Copy the records from the line holding "Within this picture, looking" through the end of the records, inclusive, with "photographed" replaced by "captured" and nothing else changed. Give only those lines.

> [DATA]:
·····

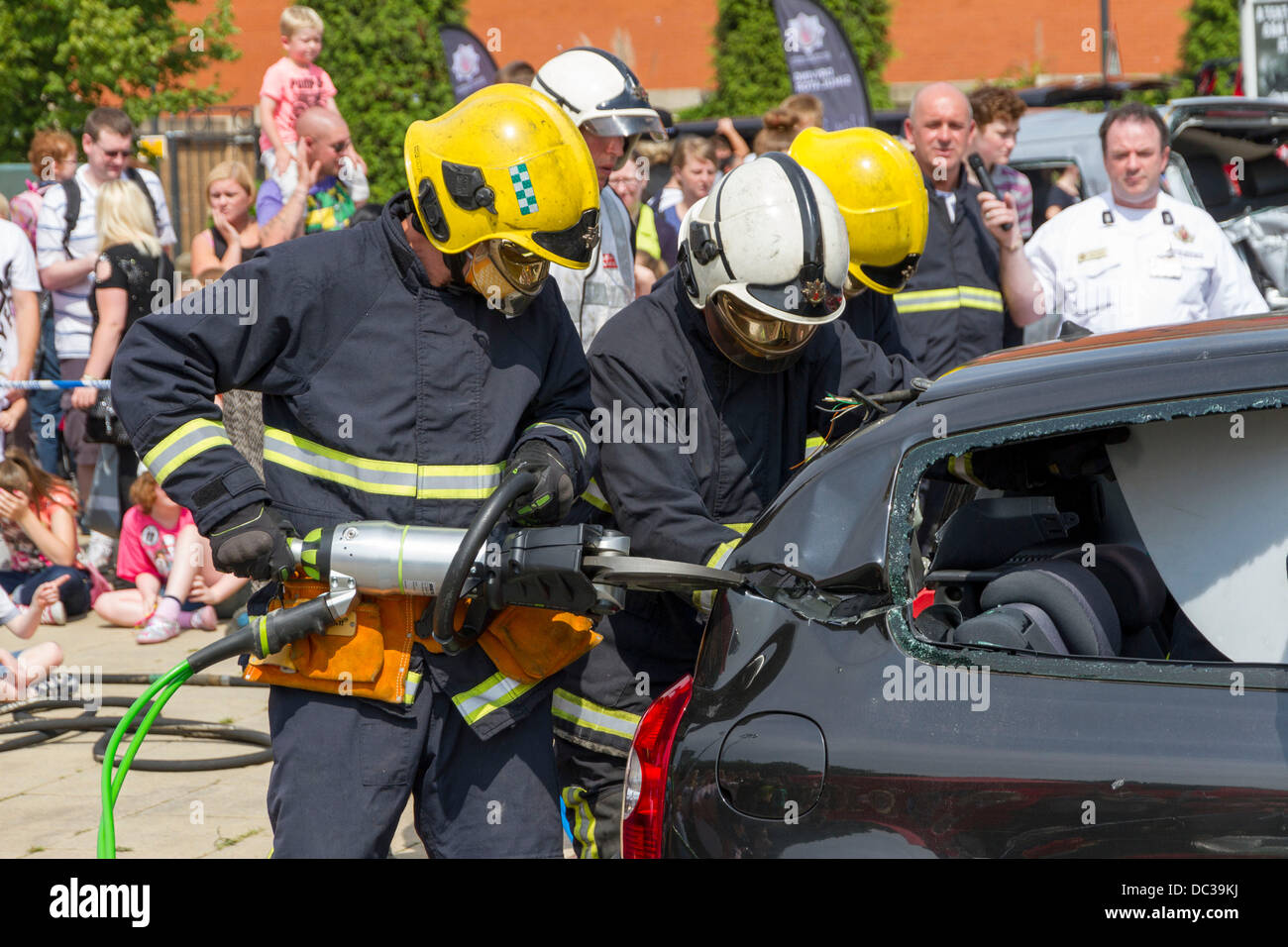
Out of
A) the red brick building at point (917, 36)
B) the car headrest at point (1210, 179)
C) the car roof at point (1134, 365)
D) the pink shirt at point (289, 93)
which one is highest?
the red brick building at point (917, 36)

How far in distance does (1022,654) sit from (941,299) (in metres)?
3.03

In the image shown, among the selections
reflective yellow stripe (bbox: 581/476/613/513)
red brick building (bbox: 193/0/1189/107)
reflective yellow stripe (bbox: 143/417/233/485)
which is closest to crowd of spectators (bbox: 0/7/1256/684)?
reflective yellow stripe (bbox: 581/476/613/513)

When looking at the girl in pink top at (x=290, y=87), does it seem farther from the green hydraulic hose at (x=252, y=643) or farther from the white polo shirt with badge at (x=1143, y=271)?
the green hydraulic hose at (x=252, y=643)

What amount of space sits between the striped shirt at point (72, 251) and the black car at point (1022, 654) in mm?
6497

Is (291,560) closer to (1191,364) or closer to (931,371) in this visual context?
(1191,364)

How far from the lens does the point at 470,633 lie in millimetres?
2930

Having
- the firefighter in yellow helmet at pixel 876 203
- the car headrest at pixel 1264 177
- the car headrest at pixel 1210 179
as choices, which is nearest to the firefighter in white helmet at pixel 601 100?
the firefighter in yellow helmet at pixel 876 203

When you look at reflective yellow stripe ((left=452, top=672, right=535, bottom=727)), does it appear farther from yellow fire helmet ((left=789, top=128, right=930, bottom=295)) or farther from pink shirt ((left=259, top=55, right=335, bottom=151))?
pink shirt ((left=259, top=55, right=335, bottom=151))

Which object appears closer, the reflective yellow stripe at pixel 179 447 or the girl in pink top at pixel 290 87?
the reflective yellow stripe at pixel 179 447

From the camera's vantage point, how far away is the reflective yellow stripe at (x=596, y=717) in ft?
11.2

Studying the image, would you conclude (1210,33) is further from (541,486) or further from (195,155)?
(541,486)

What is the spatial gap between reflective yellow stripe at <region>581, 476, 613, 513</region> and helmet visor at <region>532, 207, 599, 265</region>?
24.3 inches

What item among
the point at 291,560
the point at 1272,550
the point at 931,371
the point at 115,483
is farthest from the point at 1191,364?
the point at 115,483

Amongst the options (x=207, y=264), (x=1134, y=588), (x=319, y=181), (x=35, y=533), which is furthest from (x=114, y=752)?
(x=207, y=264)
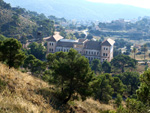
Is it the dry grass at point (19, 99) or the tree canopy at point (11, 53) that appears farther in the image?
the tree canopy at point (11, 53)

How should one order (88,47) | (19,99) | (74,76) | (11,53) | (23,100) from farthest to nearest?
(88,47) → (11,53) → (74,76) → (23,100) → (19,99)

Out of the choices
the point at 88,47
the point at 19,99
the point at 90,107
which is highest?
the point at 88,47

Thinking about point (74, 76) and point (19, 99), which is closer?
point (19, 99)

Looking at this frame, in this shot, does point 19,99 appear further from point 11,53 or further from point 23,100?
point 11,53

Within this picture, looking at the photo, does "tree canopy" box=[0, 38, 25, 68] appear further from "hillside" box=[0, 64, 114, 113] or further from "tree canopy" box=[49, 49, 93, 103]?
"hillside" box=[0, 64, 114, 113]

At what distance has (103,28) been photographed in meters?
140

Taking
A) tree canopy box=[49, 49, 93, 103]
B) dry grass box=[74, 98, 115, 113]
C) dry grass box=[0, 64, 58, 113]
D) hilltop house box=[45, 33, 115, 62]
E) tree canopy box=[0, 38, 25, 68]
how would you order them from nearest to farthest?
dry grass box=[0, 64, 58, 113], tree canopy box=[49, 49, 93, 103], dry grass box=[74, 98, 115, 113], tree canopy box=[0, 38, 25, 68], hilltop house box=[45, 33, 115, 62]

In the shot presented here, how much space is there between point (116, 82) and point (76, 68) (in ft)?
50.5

·····

> [OUTPUT OF THE EXERCISE]:
Within this picture, looking at the photo, does "tree canopy" box=[0, 38, 25, 68] appear further from "hillside" box=[0, 64, 114, 113] or further from "tree canopy" box=[49, 49, 93, 103]?
"hillside" box=[0, 64, 114, 113]

At what distance has (103,28) been captured in meters?
140

Taking
A) tree canopy box=[49, 49, 93, 103]
B) dry grass box=[74, 98, 115, 113]
C) dry grass box=[0, 64, 58, 113]
D) hilltop house box=[45, 33, 115, 62]
E) tree canopy box=[0, 38, 25, 68]
how would you order them from nearest to farthest?
dry grass box=[0, 64, 58, 113], tree canopy box=[49, 49, 93, 103], dry grass box=[74, 98, 115, 113], tree canopy box=[0, 38, 25, 68], hilltop house box=[45, 33, 115, 62]

In the shot presented here, how much space is there between point (116, 82) and point (76, 68) (in ft)?
50.5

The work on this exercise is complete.